--- begin ---
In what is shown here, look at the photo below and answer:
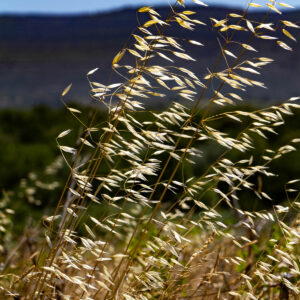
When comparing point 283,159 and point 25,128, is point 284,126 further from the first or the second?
point 25,128

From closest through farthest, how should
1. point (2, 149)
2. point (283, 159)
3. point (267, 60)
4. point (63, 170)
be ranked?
1. point (267, 60)
2. point (63, 170)
3. point (283, 159)
4. point (2, 149)

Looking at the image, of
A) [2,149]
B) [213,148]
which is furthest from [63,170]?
[213,148]

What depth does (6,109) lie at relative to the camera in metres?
12.0

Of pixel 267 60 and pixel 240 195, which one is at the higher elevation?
--- end ---
◆ REQUIRED WORK:
Edit the records from the line containing "From closest through farthest, how should" through the end of the records, replacing "furthest" with "farthest" and leaving everything else unchanged.

◆ RESPONSE:
From closest through farthest, how should
1. point (2, 149)
2. point (283, 159)
3. point (267, 60)
4. point (63, 170)
be ranked?
1. point (267, 60)
2. point (63, 170)
3. point (283, 159)
4. point (2, 149)

Looking at the image, of
A) [2,149]
B) [213,148]
which is farthest from [63,170]?
[213,148]

What depth does (6,109) lie at relative to the camera in metres?
12.0

Of pixel 267 60 and pixel 240 195, which one is at the higher elevation?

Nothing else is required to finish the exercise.